Sébastien Bouret a présenté cette année la Lecture Jacques Benoit (fondateur de la SNE) le 10 août 2022 lors du Congrès International de Neuroendocrinologie (ICN 2022) qui s’est tenu à Glasgow. Il est Directeur de Recherches au CNRS et effectue ses recherches au sein de l’équipe
« Développement et Plasticité du Cerveau Neuroendocrine » du centre de recherche Inserm Lille Neurosciences & Cognition. Spécialiste en neuroendocrinologie, ses recherches portent sur les facteurs hormonaux, moléculaires, et cellulaires impliqués dans le neurodéveloppement et l’impact de ceux-ci sur la régulation du métabolisme.
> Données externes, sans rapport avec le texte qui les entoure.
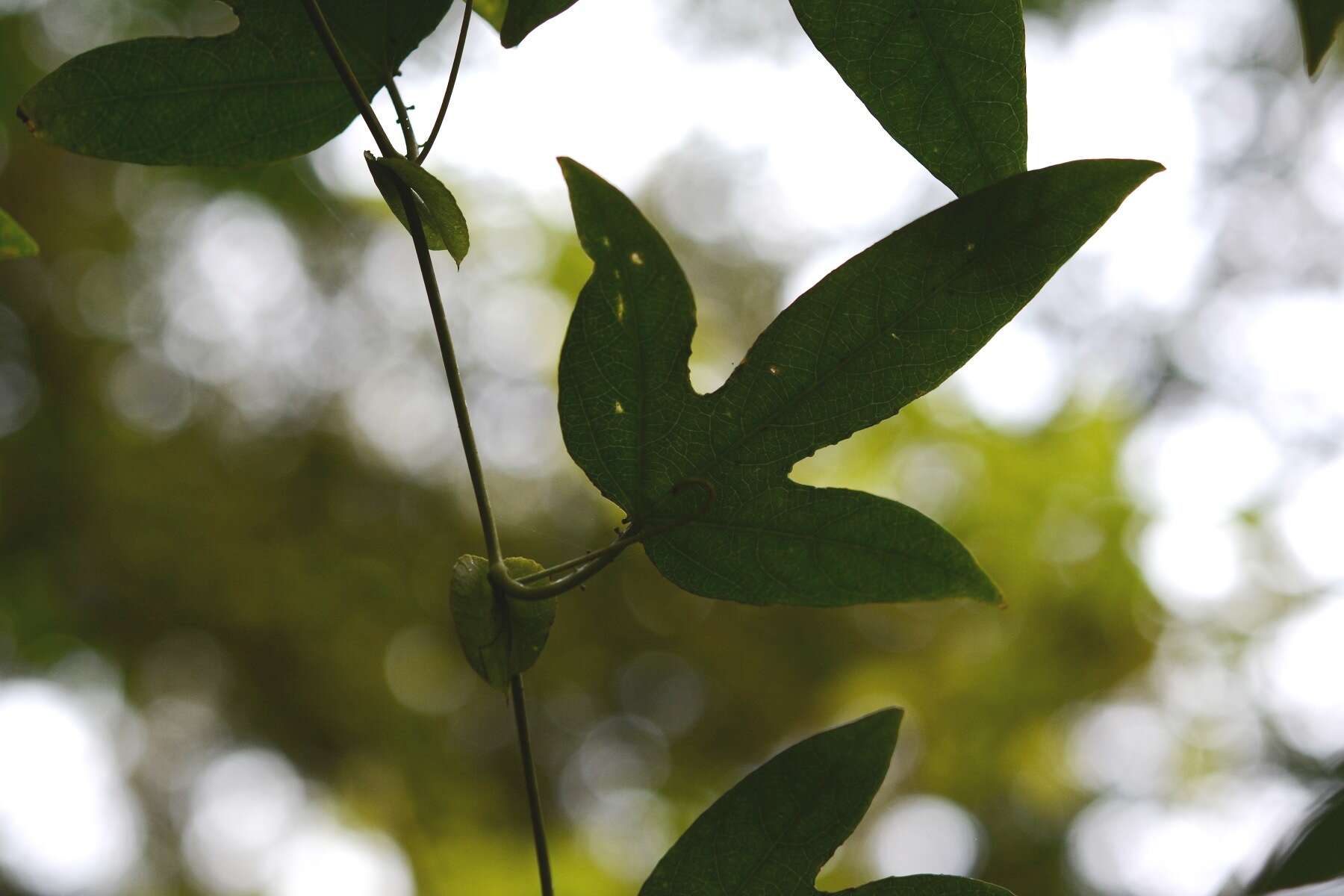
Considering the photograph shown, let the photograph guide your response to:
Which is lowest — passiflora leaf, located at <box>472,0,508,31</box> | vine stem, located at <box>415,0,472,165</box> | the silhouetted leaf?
the silhouetted leaf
Déjà lauréat de la médaille de Bronze du CNRS en 2014, Sébastien est l’auteur de plus de 120 publications dans des revues parmi les plus prestigieuses.
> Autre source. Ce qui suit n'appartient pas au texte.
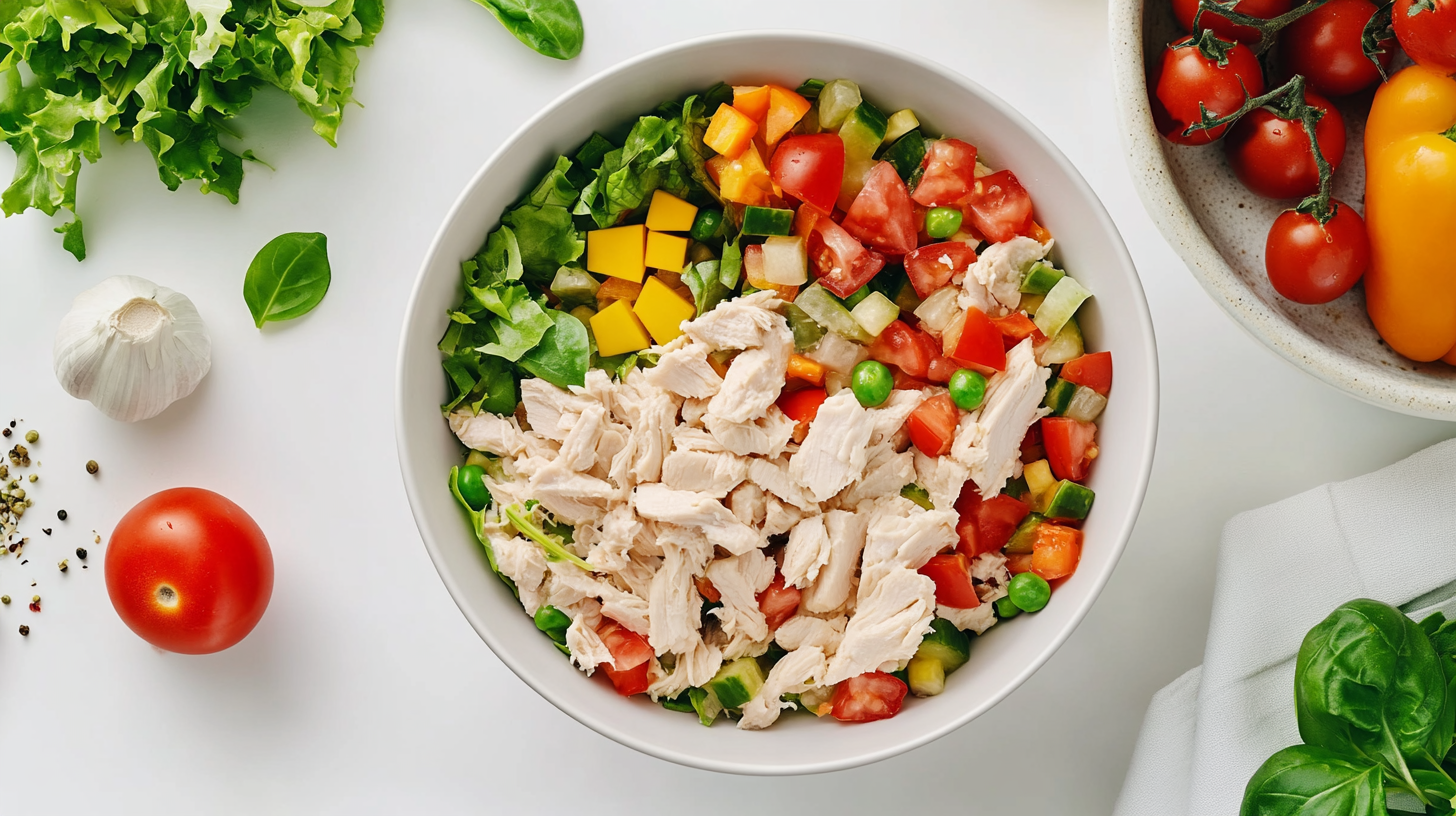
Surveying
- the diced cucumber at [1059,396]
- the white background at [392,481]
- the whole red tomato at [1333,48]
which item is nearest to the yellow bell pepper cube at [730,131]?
the white background at [392,481]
Développement des Réseaux Neuronaux Hypothalamiques Contrôlant la Balance Énergétique
Sébastien G Bouret
Inserm UMR-S 1172, Lille Neuroscience & Cognition,
Équipe Développement et Plasticité du Cerveau Neuroendocrine, Lille, France
Il est désormais admis que l’environnement qui entoure les individus dès leur conception joue un rôle fondamental sur la mise en place de certains mécanismes physiopathologiques. Ainsi, la nutrition de la mère enceinte et celle du nourrisson pendant l’allaitement conditionneraient le risque d’obésité et de syndrome métabolique de ce dernier à l’âge adulte.
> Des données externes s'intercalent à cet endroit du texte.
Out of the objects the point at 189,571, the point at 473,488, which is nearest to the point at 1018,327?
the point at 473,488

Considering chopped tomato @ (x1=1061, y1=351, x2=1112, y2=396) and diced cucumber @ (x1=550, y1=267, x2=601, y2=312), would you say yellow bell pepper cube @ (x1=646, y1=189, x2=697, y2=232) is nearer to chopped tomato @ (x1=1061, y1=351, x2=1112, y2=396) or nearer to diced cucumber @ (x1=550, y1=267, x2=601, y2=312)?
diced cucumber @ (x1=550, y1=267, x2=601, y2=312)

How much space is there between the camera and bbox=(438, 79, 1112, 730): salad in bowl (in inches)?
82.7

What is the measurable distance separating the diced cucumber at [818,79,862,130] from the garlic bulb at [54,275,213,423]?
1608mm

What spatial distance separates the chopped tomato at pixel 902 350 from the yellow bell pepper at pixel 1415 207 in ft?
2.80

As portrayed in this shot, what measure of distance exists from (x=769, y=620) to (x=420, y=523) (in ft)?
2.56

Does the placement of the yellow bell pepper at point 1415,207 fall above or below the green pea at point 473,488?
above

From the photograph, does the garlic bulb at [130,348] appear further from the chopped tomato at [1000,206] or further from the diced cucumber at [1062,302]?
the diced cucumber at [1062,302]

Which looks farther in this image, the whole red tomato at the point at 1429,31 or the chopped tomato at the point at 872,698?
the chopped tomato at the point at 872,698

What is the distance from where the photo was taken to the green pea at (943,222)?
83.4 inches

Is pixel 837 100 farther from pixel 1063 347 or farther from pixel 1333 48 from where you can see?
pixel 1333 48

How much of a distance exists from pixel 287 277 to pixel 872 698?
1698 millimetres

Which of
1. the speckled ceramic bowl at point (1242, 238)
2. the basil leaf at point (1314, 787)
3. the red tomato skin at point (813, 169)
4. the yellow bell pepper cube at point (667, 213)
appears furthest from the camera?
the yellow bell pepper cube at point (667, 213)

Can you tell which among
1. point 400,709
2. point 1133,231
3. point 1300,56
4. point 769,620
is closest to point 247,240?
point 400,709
Le cerveau, et en particulier l’hypothalamus, joue un rôle central dans le contrôle de la prise alimentaire et de la régulation glucidique. Il est composé de noyaux et neurones capables de répondre directement aux hormones périphériques contrôlant l’appétit telles que la leptine et la ghréline. Un rôle particulièrement important a été donné au système mélanocortinergique qui est composé des récepteurs aux mélanocortines (MC3R et MC4R), notamment dans le noyau paraventriculaire, et leurs ligands l’α-MSH (agoniste produit du clivage de la pro-opiomelanocortine – POMC) et l’agouti-related peptide (AgRP, antagoniste inverse) produits par les neurones du noyau arqué. Les neurones à AgRP ont aussi la particularité de co-exprimer le neuropeptide Y (NPY) qui est l’un des neuropeptides orexigènes les plus puissants.
Le développement de l’hypothalamus se caractérise par deux étapes principales : la première consiste en la détermination du nombre de neurones qui inclut la naissance de nouveaux neurones à partir de progéniteurs (i.e., la neurogenèse) et leur différenciation. La seconde étape est la formation des circuits neuronaux incluant la mise en place des projections axonales et la synaptogenèse.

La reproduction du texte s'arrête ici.